* **SHORT EXERCISE**
Reproduce each of the following records verbatim, keeping every line unchanged.
## Start RAW RECORDS
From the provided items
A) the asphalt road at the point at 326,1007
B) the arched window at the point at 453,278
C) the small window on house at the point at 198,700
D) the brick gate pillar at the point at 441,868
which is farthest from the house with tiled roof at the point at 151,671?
## End RAW RECORDS
* **WORKED SOLUTION**
From the provided items
A) the asphalt road at the point at 326,1007
B) the arched window at the point at 453,278
C) the small window on house at the point at 198,700
D) the brick gate pillar at the point at 441,868
which is farthest from the house with tiled roof at the point at 151,671?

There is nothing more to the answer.